独立志向の強い民進党蔡英文政権を揺さぶっているのだ。
中国が台湾沿海へミサイルを撃ち込むとか、海上封鎖といった挙に出たとき、各国が抗議したとしても、台湾は中国にとっての「核心的利益」、統一は国内問題だとして相手にはしない。

中国が尖閣や台湾で新たな軍事的攻勢に出たとき、いままで迷っていた人々はもちろん、護憲派の一部も含めて世論は一気に防衛力増強と改憲に傾斜する。敵基地攻撃可能な巡航ミサイルが合憲か否かといった哲学論争は吹っ飛ぶ。安倍内閣はこれを奇貨として、Jアラートのように有利に世論を導くことができる。
こうしたとき護憲派は、「あくまでも軍事ではなく交渉、戦争ではなく和平で」と対応するだろうが、これだけでは狂瀾を既倒にかえすことはできない。

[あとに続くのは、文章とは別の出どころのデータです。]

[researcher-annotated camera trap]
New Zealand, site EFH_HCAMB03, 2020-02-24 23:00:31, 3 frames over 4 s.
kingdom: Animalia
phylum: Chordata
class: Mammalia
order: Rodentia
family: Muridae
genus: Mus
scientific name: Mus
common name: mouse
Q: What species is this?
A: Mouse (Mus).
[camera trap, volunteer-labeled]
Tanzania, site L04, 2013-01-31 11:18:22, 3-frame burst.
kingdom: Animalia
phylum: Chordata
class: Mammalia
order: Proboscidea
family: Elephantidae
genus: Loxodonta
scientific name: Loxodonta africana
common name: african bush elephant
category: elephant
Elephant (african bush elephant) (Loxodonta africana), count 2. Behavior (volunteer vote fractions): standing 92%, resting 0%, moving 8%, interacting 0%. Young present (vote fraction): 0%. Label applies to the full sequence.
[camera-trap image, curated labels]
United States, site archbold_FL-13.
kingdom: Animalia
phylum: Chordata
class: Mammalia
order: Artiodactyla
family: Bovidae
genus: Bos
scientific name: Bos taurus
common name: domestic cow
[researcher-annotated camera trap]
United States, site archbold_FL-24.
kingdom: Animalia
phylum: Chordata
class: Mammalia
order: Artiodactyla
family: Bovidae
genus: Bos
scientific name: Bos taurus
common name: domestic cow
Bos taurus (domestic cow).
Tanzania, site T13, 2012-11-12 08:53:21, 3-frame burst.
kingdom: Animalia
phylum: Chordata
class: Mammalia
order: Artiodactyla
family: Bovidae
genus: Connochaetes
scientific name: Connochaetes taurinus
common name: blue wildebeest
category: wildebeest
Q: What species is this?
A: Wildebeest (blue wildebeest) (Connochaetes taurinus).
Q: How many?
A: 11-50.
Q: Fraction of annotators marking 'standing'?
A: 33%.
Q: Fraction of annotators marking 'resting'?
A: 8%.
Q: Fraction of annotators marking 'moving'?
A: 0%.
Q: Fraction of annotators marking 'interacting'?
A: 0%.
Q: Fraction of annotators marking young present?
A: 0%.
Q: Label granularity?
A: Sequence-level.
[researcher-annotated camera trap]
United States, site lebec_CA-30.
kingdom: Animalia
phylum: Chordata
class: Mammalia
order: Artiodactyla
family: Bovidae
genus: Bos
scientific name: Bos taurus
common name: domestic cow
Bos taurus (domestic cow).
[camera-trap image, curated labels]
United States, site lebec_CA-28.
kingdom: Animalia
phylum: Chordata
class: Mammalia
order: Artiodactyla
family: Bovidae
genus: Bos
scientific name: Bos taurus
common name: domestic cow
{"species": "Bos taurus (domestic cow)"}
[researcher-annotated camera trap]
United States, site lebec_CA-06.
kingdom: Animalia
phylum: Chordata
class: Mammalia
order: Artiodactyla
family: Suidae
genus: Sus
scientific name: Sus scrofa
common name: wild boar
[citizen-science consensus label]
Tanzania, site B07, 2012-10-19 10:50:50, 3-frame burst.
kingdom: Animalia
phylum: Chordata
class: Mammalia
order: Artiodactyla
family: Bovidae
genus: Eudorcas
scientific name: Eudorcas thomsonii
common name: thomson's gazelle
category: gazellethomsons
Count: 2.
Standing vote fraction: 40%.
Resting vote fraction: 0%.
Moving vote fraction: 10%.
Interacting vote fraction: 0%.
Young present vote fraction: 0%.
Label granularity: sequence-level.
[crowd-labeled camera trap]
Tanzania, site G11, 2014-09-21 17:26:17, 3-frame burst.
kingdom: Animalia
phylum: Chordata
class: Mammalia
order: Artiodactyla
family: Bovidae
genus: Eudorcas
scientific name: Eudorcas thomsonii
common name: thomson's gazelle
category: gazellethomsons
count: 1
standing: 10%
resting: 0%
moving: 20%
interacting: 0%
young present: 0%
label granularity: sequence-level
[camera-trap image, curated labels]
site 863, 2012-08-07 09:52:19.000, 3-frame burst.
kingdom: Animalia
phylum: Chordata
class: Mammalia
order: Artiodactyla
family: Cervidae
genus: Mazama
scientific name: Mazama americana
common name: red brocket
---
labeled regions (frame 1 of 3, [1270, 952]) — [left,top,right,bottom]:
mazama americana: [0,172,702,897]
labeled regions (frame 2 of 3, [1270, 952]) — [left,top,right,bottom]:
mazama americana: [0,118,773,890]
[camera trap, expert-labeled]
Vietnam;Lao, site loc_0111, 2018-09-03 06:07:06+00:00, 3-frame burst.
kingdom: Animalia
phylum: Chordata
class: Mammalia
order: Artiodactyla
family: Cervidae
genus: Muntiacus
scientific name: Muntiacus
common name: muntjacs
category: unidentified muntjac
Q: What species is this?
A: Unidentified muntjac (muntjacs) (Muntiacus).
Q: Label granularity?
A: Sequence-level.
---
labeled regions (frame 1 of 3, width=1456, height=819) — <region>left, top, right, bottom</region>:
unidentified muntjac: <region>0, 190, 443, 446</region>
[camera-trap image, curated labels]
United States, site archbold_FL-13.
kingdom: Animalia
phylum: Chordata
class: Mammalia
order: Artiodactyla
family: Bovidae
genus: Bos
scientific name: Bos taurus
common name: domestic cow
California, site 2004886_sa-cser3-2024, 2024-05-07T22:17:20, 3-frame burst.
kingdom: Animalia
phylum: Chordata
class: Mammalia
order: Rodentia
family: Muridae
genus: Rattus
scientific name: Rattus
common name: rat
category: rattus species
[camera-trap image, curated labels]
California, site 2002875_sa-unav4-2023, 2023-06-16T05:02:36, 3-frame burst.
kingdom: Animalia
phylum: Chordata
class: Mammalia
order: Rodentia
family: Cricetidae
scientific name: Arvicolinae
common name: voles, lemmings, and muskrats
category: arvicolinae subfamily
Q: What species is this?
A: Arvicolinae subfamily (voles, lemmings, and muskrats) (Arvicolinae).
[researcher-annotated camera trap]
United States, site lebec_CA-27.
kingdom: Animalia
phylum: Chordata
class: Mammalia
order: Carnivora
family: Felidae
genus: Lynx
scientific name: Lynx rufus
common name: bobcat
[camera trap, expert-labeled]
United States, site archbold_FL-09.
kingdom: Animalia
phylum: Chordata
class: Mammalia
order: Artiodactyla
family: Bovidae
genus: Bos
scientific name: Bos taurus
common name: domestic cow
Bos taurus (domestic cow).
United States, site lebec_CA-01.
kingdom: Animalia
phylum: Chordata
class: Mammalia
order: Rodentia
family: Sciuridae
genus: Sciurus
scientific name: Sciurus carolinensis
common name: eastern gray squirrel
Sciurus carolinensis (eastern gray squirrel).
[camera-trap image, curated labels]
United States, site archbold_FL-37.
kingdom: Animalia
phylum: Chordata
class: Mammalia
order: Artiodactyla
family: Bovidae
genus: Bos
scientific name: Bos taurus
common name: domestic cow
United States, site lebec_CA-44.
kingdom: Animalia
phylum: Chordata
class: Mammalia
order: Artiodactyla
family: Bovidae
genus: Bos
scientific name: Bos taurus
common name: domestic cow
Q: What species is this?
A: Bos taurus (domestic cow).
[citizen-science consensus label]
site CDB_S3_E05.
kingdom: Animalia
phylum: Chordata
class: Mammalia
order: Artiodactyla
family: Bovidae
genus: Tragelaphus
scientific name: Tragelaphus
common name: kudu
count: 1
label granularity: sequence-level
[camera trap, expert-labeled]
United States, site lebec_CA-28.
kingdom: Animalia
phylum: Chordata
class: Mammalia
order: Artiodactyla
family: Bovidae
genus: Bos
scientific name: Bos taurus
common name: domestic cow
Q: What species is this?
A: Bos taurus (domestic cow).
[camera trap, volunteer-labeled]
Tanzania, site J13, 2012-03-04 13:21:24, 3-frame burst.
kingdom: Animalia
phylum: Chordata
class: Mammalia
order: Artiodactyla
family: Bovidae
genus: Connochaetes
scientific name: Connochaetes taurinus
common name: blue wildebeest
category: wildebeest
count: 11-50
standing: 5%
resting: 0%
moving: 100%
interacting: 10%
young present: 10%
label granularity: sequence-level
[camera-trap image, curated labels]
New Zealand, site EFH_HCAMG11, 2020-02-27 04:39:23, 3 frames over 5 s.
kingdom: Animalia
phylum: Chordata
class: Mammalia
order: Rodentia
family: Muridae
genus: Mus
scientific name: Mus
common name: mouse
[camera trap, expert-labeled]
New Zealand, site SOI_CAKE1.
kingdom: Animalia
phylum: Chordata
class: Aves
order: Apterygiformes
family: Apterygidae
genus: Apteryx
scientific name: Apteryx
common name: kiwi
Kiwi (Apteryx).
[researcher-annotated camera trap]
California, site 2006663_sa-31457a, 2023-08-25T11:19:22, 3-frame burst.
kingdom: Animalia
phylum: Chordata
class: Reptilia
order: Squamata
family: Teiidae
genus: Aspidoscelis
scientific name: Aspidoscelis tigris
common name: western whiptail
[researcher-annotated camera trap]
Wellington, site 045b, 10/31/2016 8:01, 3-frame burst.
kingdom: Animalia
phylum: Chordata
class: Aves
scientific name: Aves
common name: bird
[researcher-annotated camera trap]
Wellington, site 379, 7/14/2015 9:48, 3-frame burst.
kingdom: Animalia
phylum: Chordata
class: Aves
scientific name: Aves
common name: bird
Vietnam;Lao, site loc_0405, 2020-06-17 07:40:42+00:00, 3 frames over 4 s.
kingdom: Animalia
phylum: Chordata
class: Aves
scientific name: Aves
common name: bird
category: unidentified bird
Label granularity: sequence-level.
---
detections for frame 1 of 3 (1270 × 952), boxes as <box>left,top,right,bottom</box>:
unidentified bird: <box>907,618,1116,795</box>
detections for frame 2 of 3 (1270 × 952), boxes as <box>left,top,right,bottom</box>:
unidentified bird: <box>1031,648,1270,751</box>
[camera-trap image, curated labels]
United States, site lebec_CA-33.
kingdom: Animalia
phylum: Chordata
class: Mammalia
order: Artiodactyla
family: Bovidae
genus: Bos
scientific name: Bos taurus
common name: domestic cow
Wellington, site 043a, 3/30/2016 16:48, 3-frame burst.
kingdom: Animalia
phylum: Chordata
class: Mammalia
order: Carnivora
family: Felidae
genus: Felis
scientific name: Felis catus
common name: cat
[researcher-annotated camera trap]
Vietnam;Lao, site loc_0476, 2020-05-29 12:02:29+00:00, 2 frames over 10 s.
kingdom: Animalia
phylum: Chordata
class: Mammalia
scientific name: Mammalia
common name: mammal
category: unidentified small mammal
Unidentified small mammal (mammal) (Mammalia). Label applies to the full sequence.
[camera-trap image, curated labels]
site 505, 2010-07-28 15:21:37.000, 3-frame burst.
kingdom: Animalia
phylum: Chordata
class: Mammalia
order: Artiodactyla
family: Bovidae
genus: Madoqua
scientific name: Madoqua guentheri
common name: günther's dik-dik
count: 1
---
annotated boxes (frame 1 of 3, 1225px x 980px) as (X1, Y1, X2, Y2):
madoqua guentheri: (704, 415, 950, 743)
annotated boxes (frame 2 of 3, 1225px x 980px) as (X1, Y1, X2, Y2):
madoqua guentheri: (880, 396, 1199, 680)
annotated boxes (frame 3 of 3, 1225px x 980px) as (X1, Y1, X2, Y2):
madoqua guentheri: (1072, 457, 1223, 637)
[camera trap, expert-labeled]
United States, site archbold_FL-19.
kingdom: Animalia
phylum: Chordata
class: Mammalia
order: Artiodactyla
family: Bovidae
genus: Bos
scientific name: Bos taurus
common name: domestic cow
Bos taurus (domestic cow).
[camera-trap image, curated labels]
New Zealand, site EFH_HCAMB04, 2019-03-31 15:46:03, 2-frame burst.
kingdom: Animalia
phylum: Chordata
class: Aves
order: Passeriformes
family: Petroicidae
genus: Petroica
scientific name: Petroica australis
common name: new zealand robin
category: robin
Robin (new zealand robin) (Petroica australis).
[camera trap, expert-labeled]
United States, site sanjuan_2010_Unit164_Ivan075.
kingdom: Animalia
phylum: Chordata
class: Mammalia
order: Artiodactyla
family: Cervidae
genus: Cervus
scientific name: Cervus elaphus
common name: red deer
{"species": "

緊急事態勃発の心理的衝撃を和らげるためには、いまから中国が軍事的挑発に出る危険性を国民の多くに知らせておく必要がある。そのために護憲・専守防衛をとなえる政党は、習政権がどのような東アジア戦略を持っているかを分析し、これに対応する必要がある。敵対せよというのではない。起りうる事態を想定して、世論工作を含めた対策をもてというのである。
立憲民主党が先頭に立ってこれをやれば、保守も含めた国民全体に大きな影響力をもつことになるのだが、その気配がない。共産党は去年1月の党大会決議で「中国は平和国家とはいえない」としたが、いま「しんぶん赤旗」の中国関連記事はごくわずか、習政権の分析というにはほど遠い。
しかし、どこの政党でもよい、問題を提起をすれば、世論もこれに応じると思う。早くやらないと間に合わないが。
以上、どうか反論をしていただきたい。